OBJECTIF VISÉ: Pourriez-vous recopier le passage allant de « Dix enjeux pour » jusqu’à « nombre de dix. » dans l’article sur les élections européennes, en renommant « électorats » en « électeurs » ?

***** TEXTE ÉTUDIÉ

J’ai rédigé, pour le Cercle Orion, un article sur les enjeux des élections européennes. Retrouvez ce texte di-après.
Dix enjeux pour les élections européennes de 2024
Les élections européennes, organisées cette année du 6 au 9 juin dans les 27 États membres de l’Union, constituent un moment important souvent négligé par les électorats. Depuis quatre décennies, en effet, à l’exception heureuse du scrutin de 2019, la participation est en baisse. Pourtant, l’objet de cette consultation démocratique quinquennale est majeur : il s’agit d’élire les représentants des peuples au sein du Parlement européen afin de contribuer à l’orientation politique de la législature amenée à s’ouvrir, c’est-à-dire de peser sur l’action européenne dans une série de domaines impactant la vie quotidienne des citoyens. La période 2024-2029 comportera inévitablement son lot d’enjeux, que l’on peut avec amusement compter au nombre de dix.

**********
***** LISTE DES DONNÉES

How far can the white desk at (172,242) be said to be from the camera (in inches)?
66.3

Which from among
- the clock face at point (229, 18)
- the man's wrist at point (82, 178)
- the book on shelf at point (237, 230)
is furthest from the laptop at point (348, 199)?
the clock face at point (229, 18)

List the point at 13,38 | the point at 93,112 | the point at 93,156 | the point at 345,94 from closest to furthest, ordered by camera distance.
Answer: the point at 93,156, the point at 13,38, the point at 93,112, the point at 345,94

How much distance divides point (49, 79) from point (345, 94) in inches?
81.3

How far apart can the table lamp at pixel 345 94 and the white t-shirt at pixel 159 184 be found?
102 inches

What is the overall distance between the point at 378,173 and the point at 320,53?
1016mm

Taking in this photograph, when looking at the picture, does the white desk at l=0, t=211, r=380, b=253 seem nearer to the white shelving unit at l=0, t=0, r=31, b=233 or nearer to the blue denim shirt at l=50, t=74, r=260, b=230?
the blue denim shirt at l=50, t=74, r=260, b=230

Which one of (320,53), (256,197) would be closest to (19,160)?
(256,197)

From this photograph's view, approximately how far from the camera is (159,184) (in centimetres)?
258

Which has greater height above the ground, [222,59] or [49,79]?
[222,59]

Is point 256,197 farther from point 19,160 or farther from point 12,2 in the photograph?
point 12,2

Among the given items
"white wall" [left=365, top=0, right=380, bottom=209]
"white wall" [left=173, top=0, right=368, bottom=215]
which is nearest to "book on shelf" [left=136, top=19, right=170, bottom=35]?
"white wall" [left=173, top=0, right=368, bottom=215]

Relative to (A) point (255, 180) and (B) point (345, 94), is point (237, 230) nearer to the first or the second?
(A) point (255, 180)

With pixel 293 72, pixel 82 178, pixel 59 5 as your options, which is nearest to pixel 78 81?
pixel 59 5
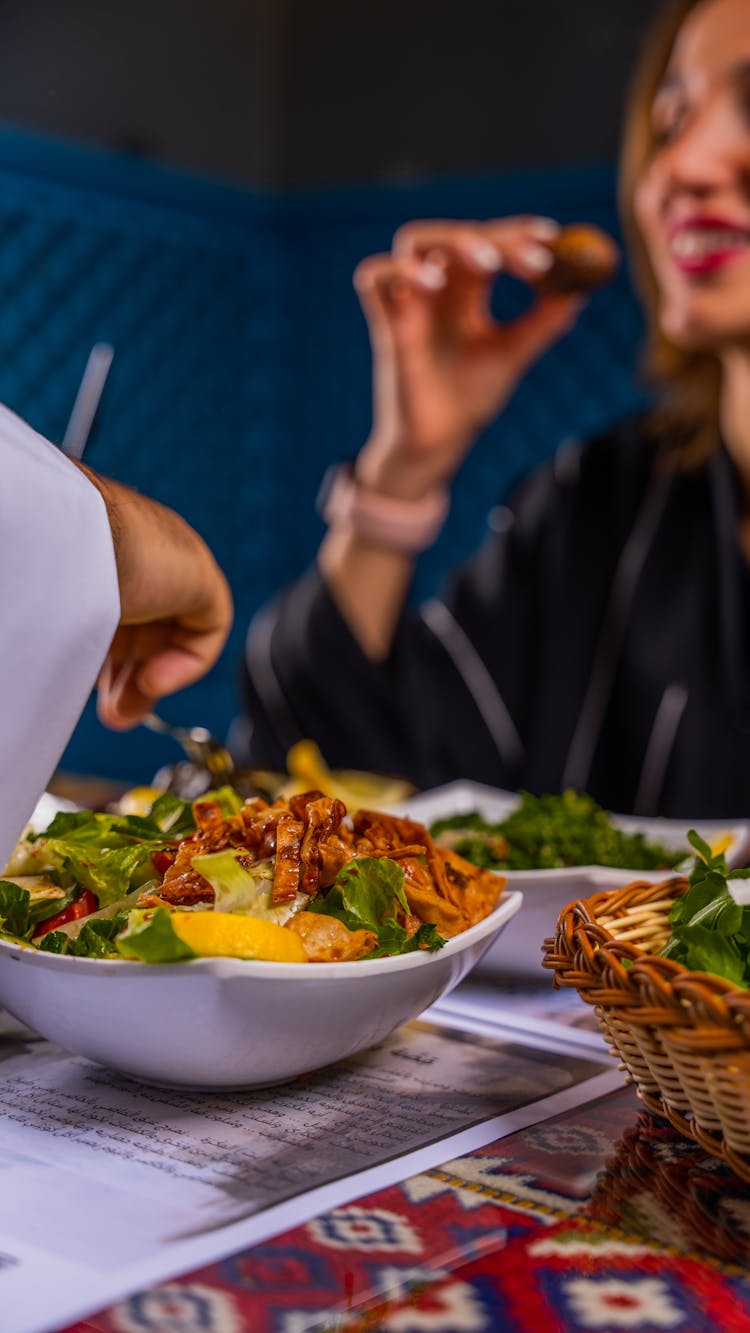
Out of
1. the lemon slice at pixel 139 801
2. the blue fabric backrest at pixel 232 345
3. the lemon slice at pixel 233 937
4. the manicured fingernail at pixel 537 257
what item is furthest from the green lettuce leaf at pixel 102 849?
the blue fabric backrest at pixel 232 345

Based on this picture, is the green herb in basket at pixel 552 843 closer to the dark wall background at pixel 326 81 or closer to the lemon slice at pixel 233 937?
the lemon slice at pixel 233 937

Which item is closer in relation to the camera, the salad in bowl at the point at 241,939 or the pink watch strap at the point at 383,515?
the salad in bowl at the point at 241,939

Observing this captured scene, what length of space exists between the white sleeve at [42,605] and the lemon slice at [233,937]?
0.42 ft

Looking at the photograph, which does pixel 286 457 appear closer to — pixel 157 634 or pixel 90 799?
pixel 90 799

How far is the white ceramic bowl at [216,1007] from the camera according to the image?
684 mm

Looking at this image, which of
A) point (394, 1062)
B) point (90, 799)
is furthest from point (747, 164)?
point (394, 1062)

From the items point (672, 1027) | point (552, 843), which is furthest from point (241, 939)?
point (552, 843)

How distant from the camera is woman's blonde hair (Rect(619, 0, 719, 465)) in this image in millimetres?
2418

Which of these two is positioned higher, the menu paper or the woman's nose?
the woman's nose

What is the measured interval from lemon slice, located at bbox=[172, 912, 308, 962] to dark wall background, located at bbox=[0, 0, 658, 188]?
326 cm

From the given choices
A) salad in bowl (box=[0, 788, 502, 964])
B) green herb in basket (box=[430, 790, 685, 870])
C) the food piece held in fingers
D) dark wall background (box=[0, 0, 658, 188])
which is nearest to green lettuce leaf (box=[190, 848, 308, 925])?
salad in bowl (box=[0, 788, 502, 964])

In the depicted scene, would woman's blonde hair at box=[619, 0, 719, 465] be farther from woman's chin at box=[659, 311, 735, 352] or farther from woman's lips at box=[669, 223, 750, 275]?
woman's lips at box=[669, 223, 750, 275]

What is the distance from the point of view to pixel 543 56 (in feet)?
12.4

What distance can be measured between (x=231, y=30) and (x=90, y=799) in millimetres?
3202
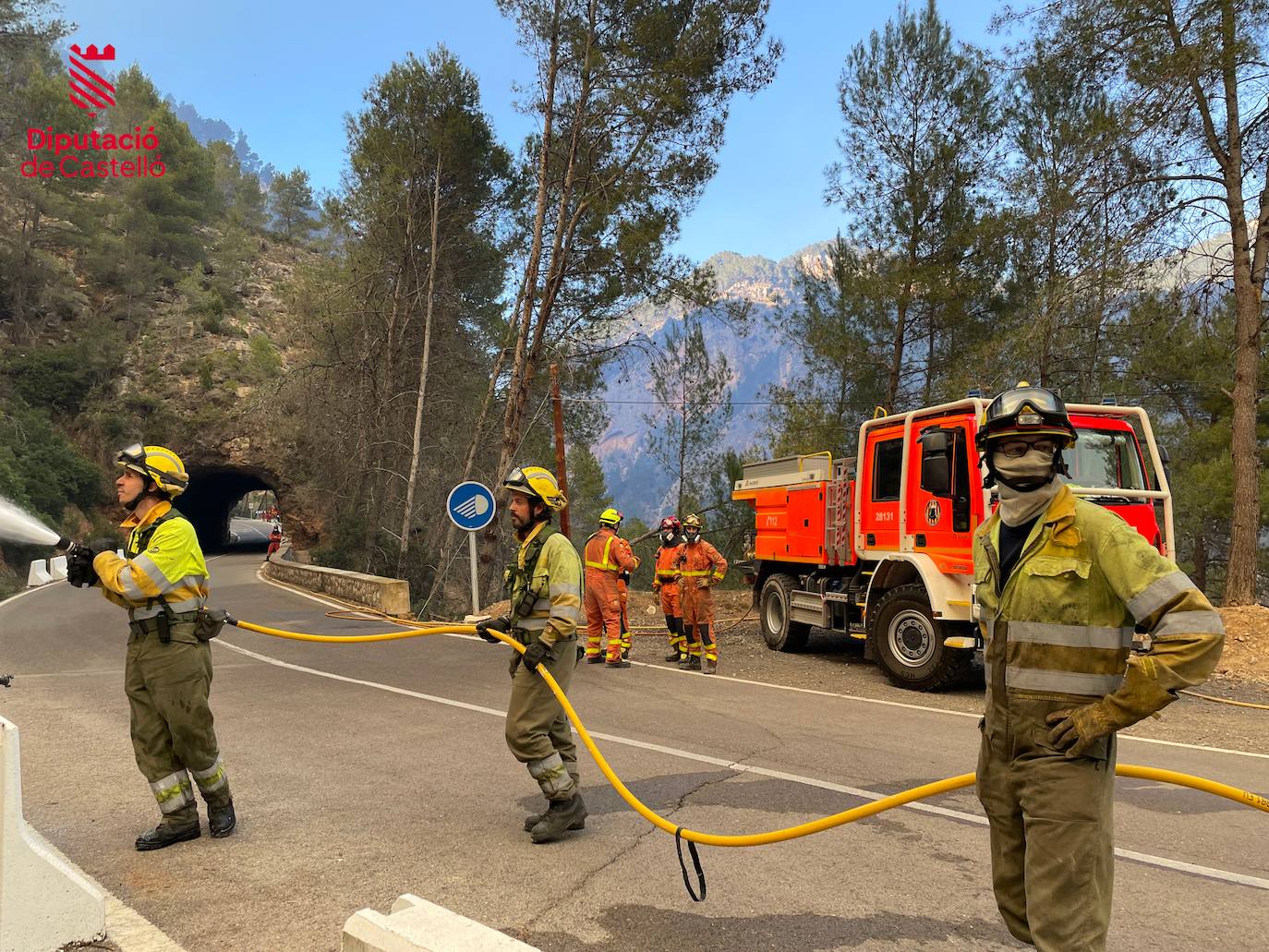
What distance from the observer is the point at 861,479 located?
32.6ft

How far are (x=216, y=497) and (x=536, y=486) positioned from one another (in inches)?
1834

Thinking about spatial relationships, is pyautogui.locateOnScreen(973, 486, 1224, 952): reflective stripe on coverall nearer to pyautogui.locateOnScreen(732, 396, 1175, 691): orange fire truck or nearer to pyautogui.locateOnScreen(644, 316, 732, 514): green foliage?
pyautogui.locateOnScreen(732, 396, 1175, 691): orange fire truck

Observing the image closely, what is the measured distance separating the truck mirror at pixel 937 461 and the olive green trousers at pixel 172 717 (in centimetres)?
A: 659

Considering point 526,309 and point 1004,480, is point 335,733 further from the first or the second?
point 526,309

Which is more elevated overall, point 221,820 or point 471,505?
point 471,505

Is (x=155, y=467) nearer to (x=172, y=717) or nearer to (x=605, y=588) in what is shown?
(x=172, y=717)

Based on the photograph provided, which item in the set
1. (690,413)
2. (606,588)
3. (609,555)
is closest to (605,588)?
(606,588)

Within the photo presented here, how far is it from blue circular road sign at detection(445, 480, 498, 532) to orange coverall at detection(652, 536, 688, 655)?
285 cm

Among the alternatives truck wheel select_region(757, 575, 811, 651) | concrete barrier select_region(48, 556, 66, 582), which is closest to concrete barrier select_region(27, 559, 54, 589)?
concrete barrier select_region(48, 556, 66, 582)

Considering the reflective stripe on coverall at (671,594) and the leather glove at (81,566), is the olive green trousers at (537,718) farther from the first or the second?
the reflective stripe on coverall at (671,594)

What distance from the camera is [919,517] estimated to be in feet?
29.4

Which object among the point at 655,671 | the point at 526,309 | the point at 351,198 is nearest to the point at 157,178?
the point at 351,198

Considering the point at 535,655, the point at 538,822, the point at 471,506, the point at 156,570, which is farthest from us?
the point at 471,506

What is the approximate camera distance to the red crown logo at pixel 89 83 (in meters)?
29.2
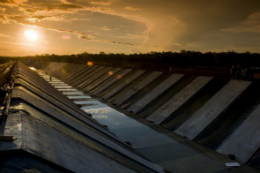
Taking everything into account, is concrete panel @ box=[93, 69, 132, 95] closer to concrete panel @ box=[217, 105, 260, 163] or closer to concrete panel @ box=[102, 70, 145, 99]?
concrete panel @ box=[102, 70, 145, 99]

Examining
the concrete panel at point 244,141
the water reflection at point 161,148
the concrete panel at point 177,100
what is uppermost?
the concrete panel at point 177,100

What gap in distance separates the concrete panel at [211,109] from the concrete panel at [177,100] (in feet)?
7.29

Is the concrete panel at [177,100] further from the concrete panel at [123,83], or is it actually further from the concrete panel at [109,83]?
the concrete panel at [109,83]

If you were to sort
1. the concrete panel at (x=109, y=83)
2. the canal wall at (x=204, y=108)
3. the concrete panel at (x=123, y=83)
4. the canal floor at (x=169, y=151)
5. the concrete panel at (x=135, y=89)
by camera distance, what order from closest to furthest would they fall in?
1. the canal floor at (x=169, y=151)
2. the canal wall at (x=204, y=108)
3. the concrete panel at (x=135, y=89)
4. the concrete panel at (x=123, y=83)
5. the concrete panel at (x=109, y=83)

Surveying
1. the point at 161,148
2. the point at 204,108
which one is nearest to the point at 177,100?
the point at 204,108

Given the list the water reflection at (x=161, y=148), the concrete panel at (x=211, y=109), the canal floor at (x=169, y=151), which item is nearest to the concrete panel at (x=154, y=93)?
the water reflection at (x=161, y=148)

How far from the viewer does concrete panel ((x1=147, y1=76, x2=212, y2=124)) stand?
17406mm

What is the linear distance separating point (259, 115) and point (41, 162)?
13.7 m

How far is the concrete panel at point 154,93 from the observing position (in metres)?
20.7

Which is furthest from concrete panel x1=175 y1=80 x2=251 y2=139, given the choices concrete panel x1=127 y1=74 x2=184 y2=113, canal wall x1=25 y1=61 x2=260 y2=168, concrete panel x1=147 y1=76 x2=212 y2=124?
concrete panel x1=127 y1=74 x2=184 y2=113

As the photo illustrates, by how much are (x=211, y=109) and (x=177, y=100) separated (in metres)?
3.78

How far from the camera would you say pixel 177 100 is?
18.7 m

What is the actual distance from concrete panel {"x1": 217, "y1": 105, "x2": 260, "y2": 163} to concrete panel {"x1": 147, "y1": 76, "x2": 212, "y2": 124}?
19.0 feet

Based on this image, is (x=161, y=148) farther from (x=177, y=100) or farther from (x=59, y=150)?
(x=59, y=150)
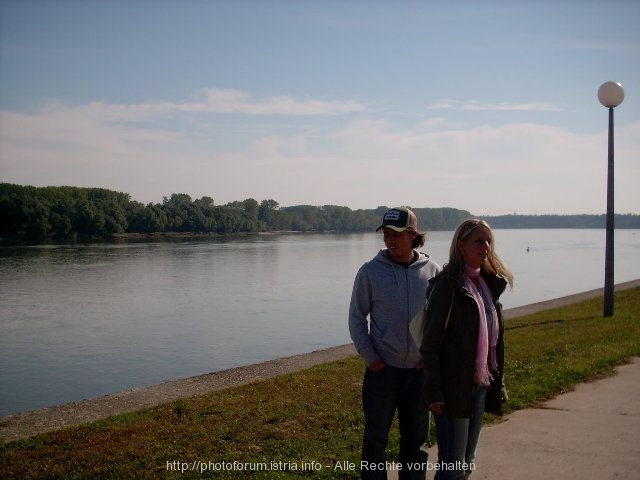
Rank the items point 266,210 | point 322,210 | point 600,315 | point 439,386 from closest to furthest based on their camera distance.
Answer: point 439,386
point 600,315
point 266,210
point 322,210

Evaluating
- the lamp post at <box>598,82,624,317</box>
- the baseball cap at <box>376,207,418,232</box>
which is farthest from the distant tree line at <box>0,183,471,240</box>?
the baseball cap at <box>376,207,418,232</box>

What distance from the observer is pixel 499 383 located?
3.88 meters

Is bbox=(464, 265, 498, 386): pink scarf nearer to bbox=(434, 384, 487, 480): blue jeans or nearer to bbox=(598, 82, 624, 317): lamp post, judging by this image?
bbox=(434, 384, 487, 480): blue jeans

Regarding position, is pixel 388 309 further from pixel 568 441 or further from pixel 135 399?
pixel 135 399

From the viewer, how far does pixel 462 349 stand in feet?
12.0

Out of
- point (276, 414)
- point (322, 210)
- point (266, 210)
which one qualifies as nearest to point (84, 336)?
point (276, 414)

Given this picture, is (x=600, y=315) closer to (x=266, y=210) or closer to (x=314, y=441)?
(x=314, y=441)

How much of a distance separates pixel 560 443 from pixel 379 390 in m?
2.10

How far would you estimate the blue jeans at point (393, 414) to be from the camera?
4.09 metres

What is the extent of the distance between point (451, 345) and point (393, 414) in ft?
2.45

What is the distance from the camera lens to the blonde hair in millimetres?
3740

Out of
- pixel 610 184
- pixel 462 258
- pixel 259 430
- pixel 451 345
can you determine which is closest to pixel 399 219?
pixel 462 258

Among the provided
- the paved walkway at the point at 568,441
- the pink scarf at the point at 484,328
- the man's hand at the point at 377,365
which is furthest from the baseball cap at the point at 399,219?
the paved walkway at the point at 568,441

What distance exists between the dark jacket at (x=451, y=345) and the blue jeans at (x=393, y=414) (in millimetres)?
434
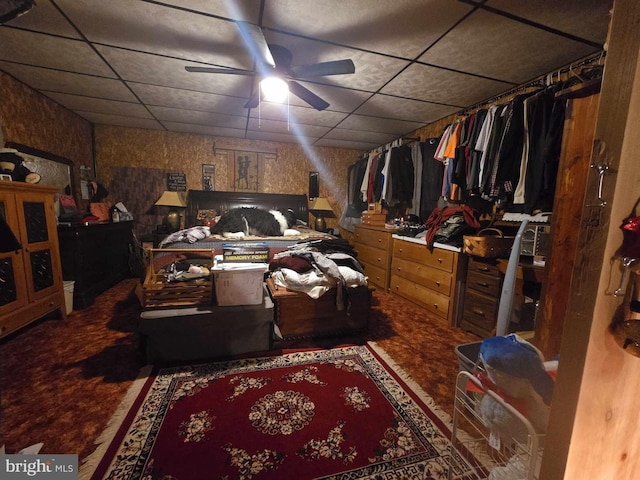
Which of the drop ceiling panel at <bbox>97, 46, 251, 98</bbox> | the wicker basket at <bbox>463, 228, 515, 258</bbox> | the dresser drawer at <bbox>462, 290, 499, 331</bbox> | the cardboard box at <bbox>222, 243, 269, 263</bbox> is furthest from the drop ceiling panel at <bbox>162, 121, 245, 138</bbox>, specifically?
the dresser drawer at <bbox>462, 290, 499, 331</bbox>

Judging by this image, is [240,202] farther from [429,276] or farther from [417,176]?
[429,276]

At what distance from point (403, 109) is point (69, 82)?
3.64 meters

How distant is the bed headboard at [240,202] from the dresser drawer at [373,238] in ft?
4.02

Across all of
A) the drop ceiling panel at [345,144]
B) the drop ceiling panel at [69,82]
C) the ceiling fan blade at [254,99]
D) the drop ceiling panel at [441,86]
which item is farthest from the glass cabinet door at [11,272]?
the drop ceiling panel at [345,144]

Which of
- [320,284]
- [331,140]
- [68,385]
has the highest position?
[331,140]

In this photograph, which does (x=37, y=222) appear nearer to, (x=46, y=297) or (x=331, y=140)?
(x=46, y=297)

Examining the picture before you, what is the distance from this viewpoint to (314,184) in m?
5.25

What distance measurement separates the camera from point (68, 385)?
164cm

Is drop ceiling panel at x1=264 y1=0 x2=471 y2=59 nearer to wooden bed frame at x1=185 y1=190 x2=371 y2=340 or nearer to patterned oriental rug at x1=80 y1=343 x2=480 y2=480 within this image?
wooden bed frame at x1=185 y1=190 x2=371 y2=340

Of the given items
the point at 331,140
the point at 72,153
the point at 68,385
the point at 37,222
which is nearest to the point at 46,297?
the point at 37,222

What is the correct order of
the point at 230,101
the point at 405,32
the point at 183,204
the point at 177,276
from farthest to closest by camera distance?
the point at 183,204, the point at 230,101, the point at 177,276, the point at 405,32

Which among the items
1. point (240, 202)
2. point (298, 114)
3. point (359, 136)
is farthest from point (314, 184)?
point (298, 114)

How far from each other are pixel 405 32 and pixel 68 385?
3.18 metres

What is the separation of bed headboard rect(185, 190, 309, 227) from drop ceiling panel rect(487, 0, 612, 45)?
3892 millimetres
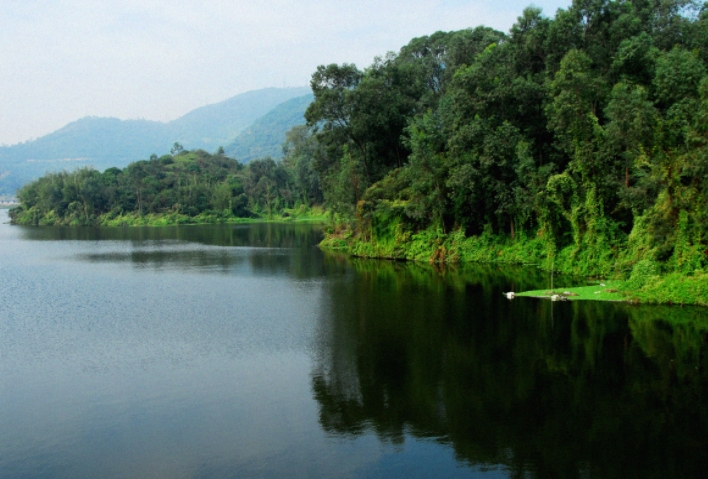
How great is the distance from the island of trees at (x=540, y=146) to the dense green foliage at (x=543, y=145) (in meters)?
0.10

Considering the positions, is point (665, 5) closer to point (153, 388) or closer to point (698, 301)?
point (698, 301)

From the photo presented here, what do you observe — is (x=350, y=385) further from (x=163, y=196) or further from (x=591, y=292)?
(x=163, y=196)

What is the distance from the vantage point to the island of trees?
28.6 meters

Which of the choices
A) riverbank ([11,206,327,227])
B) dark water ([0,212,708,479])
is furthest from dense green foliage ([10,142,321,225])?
dark water ([0,212,708,479])

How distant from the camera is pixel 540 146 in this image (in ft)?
133

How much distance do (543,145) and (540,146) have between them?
1.36ft

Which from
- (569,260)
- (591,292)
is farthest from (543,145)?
(591,292)

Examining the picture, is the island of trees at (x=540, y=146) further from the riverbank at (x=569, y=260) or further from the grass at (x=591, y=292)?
the grass at (x=591, y=292)

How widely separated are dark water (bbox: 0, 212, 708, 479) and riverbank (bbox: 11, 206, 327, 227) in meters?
79.2

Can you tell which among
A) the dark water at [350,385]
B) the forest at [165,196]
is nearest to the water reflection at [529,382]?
the dark water at [350,385]

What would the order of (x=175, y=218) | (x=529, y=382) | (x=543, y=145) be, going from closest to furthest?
1. (x=529, y=382)
2. (x=543, y=145)
3. (x=175, y=218)

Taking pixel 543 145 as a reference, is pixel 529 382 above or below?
below

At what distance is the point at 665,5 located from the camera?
41.1 meters

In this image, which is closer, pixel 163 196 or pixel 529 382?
pixel 529 382
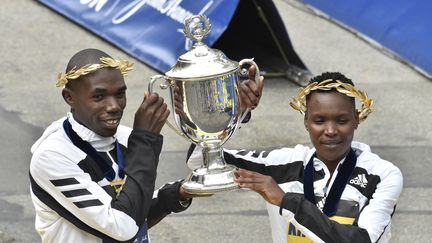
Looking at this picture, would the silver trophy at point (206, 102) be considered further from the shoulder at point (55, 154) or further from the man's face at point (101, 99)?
the shoulder at point (55, 154)

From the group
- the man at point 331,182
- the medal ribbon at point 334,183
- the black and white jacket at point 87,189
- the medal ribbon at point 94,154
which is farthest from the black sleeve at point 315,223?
the medal ribbon at point 94,154

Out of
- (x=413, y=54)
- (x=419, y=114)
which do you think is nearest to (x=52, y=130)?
(x=419, y=114)

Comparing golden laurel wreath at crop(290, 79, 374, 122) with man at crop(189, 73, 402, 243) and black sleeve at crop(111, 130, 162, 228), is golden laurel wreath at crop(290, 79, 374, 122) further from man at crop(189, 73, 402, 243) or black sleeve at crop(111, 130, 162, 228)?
black sleeve at crop(111, 130, 162, 228)

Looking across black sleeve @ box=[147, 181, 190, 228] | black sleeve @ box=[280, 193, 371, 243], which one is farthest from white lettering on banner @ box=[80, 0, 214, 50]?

**********

RÉPONSE ATTENDUE:
Dix enjeux pour les élections européennes de 2024
Les élections européennes, organisées cette année du 6 au 9 juin dans les 27 États membres de l’Union, constituent un moment important souvent négligé par les électeurs. Depuis quatre décennies, en effet, à l’exception heureuse du scrutin de 2019, la participation est en baisse. Pourtant, l’objet de cette consultation démocratique quinquennale est majeur : il s’agit d’élire les représentants des peuples au sein du Parlement européen afin de contribuer à l’orientation politique de la législature amenée à s’ouvrir, c’est-à-dire de peser sur l’action européenne dans une série de domaines impactant la vie quotidienne des citoyens. La période 2024-2029 comportera inévitablement son lot d’enjeux, que l’on peut avec amusement compter au nombre de dix.